## Set problem
Answer these questions about the email thread below:
1. On what date and at what time did Eelco Hoogendoorn send the quoted message?
2. Besides numpy, which module does the code import?
3. What does the docstring of `table` say about performance?

On Sun, Jan 25, 2015 at 1:48 PM, Warren Weckesser <
warren.weckes...@gmail.com> wrote:

>
>
> On Wed, Aug 13, 2014 at 6:17 PM, Eelco Hoogendoorn <
> hoogendoorn.ee...@gmail.com> wrote:
>
>> Its pretty easy to implement this table functionality and more on top of
>> the code I linked above. I still think such a comprehensive overhaul of
>> arraysetops is worth discussing.
>>
>> import numpy as np
>> import grouping
>> x = [1, 1, 1, 1, 2, 2, 2, 2, 2]
>> y = [3, 4, 3, 3, 3, 4, 5, 5, 5]
>> z = np.random.randint(0,2,(9,2))
>> def table(*keys):
>>     """
>>     desired table implementation, building on the index object
>>     cleaner, and more functionality
>>     performance should be the same
>>     """

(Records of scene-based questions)
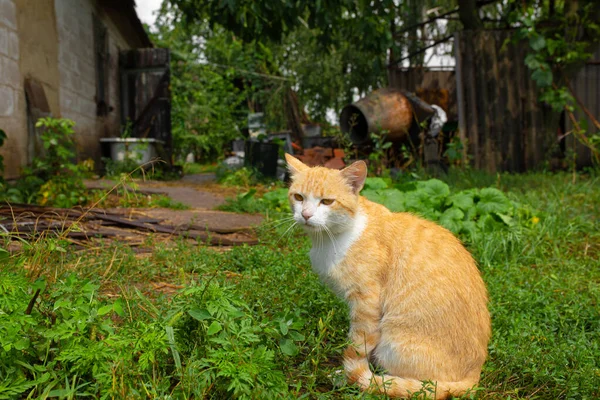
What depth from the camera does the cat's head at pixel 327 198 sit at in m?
2.32

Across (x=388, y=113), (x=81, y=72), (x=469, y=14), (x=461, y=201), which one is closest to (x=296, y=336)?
(x=461, y=201)

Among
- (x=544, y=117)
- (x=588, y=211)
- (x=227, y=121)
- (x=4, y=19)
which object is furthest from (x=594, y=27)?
(x=227, y=121)

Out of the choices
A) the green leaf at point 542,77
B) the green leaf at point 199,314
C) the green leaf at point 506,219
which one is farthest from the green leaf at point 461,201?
the green leaf at point 542,77

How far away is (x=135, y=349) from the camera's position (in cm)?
170

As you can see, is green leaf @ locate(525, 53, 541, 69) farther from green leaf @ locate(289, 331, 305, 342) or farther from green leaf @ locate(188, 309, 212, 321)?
green leaf @ locate(188, 309, 212, 321)

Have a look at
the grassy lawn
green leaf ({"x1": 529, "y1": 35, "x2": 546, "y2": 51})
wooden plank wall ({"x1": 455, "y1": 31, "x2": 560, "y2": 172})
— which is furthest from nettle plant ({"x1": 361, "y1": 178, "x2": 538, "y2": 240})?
green leaf ({"x1": 529, "y1": 35, "x2": 546, "y2": 51})

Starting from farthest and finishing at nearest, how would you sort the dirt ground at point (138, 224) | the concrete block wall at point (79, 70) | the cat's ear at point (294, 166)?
the concrete block wall at point (79, 70) < the dirt ground at point (138, 224) < the cat's ear at point (294, 166)

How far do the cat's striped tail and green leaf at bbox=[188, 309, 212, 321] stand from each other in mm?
642

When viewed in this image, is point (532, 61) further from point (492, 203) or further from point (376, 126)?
point (492, 203)

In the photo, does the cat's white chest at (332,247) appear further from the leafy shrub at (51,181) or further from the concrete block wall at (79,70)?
the concrete block wall at (79,70)

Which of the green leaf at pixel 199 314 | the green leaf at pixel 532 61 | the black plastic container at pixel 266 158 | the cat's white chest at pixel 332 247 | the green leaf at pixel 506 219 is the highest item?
the green leaf at pixel 532 61

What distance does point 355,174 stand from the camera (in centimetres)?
244

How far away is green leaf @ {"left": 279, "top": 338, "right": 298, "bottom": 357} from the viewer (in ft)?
6.31

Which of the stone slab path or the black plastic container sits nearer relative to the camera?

## Result of the task
1. Wed, Aug 13, 2014 at 6:17 PM
2. grouping
3. Performance should be the same.